PAGE EXTRACT.
# [SOLVED - sort of] nvidia module causing problems with udev?

## Napalm Llama

Hello! I'm returning to Gentoo after a long absence.  New hardware, fresh install.

I'm getting a weird, intermittent problem, which appears to be related to the nvidia module somehow.  It has three main symptoms:

X doesn't start

When restarting the system, "Stopping udev" takes an unusually long time

The system hangs at "remounting filesystems readonly" and never actually reboots

Either all three of these things happen, or none of them happen and the system functions as expected.  Sometimes I get an additional error at shutdown that the root filesystem can't be remounted readonly because it's in use.

TASK DESCRIPTION. Please reproduce the nvidia forum post from "Hello! I'm returning" up to and including "it's in use.", word for word.

Dataset entries

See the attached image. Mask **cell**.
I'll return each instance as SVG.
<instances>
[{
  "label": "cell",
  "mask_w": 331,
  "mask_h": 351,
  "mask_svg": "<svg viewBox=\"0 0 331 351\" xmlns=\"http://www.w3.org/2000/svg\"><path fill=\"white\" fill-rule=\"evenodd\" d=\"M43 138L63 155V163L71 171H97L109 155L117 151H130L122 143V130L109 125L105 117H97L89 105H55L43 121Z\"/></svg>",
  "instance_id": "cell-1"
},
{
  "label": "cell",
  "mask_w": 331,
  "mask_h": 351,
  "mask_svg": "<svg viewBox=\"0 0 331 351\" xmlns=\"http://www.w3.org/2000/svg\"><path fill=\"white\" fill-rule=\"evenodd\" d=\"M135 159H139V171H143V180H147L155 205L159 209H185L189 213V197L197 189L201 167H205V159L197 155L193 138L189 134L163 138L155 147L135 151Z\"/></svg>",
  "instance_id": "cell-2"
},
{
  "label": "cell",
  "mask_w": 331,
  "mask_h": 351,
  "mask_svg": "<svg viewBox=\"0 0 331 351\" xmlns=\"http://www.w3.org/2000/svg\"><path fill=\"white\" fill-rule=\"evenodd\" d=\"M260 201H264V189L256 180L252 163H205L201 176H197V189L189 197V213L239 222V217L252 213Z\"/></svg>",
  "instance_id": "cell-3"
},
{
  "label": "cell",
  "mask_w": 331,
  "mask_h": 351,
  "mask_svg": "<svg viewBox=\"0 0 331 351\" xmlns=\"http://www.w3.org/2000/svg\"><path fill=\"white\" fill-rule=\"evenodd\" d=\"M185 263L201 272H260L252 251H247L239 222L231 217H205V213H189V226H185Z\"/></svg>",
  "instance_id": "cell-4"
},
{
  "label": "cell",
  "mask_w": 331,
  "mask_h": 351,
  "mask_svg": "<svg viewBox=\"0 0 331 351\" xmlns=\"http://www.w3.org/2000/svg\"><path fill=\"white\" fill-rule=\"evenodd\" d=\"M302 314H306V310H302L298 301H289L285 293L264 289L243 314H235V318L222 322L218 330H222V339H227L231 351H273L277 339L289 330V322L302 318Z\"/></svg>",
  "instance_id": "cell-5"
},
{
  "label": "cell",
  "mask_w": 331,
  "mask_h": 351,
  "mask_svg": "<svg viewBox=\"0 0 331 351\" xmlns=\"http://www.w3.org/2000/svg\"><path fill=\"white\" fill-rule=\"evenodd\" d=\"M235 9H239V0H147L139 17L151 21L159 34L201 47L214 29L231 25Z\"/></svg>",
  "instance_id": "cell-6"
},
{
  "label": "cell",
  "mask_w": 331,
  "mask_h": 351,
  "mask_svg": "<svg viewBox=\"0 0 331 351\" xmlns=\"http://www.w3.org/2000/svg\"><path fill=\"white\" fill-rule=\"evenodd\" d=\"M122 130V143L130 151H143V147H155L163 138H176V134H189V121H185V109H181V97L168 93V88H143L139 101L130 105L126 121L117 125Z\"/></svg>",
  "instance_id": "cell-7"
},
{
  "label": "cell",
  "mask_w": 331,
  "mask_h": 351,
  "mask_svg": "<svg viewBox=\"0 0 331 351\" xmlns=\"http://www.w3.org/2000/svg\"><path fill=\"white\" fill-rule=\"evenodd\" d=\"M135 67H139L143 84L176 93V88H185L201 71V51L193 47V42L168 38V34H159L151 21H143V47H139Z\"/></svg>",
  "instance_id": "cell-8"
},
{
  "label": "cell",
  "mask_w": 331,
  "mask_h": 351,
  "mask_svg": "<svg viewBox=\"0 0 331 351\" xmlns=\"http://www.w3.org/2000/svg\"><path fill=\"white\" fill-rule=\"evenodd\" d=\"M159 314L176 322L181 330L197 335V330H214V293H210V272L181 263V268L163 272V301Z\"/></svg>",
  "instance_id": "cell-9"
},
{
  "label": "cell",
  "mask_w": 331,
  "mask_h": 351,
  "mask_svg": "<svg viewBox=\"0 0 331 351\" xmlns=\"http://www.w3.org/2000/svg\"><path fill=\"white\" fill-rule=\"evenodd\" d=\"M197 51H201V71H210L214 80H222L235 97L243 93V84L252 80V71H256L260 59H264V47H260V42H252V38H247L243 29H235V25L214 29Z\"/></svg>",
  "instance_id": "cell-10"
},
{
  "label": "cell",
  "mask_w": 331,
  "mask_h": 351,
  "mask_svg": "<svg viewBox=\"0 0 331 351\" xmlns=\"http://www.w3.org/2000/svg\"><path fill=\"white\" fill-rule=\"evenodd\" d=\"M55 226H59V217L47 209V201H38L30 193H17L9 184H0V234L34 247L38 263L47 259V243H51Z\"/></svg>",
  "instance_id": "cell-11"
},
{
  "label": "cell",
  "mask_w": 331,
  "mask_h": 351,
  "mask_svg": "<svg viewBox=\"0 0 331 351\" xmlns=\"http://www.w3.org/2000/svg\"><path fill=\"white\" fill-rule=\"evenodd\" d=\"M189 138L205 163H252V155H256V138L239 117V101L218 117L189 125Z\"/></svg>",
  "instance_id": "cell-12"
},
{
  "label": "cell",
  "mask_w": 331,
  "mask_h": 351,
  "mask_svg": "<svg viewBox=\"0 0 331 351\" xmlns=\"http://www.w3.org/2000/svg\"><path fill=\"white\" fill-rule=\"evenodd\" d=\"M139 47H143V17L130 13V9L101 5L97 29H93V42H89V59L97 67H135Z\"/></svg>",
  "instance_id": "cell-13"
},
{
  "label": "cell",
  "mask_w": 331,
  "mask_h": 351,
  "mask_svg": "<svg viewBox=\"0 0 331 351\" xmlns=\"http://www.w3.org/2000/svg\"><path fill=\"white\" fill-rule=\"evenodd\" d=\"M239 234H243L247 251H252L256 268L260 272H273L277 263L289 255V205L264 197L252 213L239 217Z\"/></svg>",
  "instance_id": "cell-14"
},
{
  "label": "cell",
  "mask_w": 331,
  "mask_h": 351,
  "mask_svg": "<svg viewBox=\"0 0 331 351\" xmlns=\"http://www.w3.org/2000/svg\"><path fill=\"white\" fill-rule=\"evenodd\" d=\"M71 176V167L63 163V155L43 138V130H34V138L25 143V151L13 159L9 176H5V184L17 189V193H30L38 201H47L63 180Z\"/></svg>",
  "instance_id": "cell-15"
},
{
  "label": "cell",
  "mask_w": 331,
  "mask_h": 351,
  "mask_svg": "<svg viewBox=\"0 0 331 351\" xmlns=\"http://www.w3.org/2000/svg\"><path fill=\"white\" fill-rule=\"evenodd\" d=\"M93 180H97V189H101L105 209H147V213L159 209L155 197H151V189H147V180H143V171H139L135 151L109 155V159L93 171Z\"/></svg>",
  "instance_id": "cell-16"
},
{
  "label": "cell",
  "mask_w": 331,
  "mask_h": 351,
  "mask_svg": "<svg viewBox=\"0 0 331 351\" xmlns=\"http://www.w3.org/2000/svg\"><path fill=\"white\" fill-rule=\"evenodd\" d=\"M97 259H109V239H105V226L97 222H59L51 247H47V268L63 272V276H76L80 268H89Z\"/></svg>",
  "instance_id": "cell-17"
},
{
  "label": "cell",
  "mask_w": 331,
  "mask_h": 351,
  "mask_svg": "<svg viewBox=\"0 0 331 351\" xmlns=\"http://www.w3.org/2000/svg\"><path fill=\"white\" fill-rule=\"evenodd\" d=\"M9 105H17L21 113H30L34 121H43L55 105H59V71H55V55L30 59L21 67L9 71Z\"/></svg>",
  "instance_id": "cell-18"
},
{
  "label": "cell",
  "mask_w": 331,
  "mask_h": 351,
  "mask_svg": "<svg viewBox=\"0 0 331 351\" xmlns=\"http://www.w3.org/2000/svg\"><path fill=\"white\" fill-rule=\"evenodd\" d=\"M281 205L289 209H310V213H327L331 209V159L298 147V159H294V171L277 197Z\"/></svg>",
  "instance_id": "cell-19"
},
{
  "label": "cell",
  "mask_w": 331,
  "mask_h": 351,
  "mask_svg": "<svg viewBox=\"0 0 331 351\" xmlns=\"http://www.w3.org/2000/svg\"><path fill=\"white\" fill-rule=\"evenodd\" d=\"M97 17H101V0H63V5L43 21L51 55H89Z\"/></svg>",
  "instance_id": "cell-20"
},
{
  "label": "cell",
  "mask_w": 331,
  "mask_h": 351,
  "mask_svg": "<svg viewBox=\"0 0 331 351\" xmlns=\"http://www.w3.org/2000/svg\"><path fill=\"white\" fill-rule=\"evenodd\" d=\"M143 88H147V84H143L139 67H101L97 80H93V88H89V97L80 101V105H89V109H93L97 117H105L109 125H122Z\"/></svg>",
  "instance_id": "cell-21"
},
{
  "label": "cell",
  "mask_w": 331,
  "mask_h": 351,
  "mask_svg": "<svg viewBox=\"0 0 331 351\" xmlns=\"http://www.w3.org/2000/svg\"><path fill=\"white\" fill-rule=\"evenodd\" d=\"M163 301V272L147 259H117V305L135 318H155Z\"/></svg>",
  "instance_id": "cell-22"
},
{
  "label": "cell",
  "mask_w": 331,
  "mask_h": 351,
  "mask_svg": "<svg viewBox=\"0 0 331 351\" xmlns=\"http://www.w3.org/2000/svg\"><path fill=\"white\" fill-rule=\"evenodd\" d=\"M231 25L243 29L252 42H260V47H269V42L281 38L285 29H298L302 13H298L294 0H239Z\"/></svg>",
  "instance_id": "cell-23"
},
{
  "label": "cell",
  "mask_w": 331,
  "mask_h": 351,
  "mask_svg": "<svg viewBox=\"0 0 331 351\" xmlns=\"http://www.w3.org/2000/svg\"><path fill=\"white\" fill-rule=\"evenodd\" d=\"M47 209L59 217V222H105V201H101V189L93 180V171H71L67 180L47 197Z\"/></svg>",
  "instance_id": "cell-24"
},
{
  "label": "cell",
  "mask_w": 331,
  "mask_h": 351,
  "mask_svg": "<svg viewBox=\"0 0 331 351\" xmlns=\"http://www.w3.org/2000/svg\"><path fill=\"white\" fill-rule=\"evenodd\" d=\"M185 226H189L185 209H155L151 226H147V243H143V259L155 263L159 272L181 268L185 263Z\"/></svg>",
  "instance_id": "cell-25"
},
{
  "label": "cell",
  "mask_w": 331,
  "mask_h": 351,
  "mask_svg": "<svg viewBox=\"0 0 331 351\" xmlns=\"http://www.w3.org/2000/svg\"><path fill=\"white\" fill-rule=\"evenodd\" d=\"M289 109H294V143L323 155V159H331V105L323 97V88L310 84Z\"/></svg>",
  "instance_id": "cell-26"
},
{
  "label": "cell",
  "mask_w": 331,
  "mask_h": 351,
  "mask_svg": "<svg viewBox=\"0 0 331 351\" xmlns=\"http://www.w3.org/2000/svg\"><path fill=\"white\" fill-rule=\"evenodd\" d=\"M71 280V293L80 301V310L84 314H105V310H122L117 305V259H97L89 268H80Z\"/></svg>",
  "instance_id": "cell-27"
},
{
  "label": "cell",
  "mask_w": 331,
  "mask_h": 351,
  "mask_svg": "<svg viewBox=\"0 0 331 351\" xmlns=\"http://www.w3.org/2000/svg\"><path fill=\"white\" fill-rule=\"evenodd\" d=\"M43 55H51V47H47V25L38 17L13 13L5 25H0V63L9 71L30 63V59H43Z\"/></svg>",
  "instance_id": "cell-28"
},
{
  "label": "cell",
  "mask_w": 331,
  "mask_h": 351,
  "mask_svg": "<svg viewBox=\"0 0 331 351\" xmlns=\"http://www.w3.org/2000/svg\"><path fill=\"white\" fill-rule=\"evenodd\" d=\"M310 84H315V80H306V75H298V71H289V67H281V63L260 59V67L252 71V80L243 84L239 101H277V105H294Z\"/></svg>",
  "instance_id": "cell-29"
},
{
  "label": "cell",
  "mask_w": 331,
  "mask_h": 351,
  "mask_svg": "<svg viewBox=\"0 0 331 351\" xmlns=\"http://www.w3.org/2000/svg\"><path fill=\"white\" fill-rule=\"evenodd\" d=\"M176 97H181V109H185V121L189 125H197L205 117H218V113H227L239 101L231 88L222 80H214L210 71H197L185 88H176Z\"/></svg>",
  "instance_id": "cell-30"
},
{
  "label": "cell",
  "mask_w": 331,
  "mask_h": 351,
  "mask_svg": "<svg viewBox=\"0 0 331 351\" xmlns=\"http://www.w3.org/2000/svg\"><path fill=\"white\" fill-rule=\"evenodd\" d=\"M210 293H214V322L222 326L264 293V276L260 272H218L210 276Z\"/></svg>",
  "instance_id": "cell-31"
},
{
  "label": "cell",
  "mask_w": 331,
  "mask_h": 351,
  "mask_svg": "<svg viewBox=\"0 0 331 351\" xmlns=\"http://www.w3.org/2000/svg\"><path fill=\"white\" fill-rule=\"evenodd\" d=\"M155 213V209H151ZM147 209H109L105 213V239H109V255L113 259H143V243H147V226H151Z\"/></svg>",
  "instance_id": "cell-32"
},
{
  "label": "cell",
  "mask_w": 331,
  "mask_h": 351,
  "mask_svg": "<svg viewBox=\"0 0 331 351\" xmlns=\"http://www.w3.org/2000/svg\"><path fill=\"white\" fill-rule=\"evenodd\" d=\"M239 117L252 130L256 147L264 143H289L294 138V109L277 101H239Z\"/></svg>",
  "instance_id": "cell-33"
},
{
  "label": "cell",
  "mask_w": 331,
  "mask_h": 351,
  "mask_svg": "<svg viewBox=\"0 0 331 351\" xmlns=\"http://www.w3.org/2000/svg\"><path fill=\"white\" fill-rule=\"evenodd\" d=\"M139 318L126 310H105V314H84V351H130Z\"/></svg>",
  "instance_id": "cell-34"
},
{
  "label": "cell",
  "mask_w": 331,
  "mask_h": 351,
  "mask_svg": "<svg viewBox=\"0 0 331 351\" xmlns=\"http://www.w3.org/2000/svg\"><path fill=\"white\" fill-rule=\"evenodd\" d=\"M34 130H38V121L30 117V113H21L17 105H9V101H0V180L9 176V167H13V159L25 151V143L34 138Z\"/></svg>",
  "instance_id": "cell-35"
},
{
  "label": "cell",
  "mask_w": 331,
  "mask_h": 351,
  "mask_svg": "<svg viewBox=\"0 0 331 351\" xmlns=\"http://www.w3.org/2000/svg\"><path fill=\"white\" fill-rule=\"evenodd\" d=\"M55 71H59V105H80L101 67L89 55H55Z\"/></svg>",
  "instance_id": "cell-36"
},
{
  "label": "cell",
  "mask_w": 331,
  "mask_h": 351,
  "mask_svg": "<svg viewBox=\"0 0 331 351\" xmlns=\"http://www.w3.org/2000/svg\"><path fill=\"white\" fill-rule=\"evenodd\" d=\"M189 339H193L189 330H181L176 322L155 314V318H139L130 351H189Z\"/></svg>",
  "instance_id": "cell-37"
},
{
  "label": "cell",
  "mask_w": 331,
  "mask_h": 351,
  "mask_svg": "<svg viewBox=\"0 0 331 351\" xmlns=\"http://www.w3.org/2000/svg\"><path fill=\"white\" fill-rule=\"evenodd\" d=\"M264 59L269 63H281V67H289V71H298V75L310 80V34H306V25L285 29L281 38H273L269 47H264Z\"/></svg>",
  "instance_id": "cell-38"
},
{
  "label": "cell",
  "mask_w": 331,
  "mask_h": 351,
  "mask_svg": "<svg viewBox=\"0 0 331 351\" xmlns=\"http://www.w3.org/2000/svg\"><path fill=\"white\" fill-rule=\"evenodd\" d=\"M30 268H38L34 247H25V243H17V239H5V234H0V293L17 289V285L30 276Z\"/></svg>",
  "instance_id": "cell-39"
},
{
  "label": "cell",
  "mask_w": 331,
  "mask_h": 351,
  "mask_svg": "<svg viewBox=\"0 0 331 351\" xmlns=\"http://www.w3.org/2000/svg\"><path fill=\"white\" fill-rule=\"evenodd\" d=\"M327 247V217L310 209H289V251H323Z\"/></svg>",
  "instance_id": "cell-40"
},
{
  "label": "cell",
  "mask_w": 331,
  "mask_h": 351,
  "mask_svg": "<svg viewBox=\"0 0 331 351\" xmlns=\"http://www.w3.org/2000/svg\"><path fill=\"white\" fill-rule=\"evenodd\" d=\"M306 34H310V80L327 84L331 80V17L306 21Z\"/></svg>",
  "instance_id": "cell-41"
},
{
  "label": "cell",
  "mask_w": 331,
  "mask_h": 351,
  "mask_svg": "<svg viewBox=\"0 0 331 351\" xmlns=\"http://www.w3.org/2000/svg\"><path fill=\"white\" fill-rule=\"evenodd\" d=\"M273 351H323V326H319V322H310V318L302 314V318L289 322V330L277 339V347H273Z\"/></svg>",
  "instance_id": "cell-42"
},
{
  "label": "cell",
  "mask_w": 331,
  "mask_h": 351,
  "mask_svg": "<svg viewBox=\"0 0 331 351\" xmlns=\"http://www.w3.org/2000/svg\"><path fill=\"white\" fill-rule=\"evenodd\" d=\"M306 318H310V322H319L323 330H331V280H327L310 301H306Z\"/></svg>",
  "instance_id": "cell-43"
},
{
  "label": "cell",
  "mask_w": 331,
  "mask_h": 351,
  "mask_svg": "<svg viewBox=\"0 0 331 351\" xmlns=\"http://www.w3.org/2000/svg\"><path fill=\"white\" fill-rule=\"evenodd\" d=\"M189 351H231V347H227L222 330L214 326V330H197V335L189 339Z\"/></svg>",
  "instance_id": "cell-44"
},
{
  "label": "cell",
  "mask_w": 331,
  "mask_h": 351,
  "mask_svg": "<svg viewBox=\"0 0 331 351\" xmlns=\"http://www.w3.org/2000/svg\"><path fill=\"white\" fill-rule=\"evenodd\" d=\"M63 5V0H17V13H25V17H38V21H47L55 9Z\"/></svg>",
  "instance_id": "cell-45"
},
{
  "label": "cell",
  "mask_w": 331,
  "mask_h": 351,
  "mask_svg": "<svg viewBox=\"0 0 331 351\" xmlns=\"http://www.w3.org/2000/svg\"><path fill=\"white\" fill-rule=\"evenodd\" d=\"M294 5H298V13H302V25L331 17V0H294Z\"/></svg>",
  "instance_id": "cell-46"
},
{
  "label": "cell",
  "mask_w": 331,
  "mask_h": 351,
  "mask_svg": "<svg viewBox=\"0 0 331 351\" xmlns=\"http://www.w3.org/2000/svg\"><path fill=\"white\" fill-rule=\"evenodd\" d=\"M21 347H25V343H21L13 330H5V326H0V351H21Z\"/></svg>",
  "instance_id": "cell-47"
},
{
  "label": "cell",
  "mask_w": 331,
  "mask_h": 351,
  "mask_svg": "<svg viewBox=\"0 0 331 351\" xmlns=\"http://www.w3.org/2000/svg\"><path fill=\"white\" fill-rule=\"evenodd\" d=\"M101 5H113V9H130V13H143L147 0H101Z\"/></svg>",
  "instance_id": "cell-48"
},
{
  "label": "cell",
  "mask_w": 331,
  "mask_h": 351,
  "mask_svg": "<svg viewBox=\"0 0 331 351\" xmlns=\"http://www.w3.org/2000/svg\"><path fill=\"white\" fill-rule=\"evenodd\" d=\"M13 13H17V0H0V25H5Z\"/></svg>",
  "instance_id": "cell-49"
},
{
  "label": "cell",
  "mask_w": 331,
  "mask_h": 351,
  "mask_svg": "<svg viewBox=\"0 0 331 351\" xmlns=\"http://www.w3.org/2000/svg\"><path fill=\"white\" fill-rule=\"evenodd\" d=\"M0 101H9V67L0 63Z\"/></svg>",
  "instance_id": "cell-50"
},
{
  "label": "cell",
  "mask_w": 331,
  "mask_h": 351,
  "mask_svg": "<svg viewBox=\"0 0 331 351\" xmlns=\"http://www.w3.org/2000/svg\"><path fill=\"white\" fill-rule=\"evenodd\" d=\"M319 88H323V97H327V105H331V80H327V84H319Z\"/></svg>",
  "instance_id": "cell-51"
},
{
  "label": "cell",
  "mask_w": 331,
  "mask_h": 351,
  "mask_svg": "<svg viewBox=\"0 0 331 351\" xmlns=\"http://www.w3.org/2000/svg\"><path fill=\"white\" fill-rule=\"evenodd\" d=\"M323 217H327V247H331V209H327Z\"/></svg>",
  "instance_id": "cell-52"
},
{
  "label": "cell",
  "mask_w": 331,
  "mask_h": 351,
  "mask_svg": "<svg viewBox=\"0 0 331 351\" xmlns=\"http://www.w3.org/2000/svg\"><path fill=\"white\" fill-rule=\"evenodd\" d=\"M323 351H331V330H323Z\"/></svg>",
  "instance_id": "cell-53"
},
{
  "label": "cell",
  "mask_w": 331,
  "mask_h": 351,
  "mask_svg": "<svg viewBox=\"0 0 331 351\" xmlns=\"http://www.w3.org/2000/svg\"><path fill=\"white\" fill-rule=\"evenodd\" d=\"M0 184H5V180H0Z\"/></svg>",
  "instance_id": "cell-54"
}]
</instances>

FINISHED EXERCISE.
Hello! I'm returning to Gentoo after a long absence.  New hardware, fresh install.

I'm getting a weird, intermittent problem, which appears to be related to the nvidia module somehow.  It has three main symptoms:

X doesn't start

When restarting the system, "Stopping udev" takes an unusually long time

The system hangs at "remounting filesystems readonly" and never actually reboots

Either all three of these things happen, or none of them happen and the system functions as expected.  Sometimes I get an additional error at shutdown that the root filesystem can't be remounted readonly because it's in use.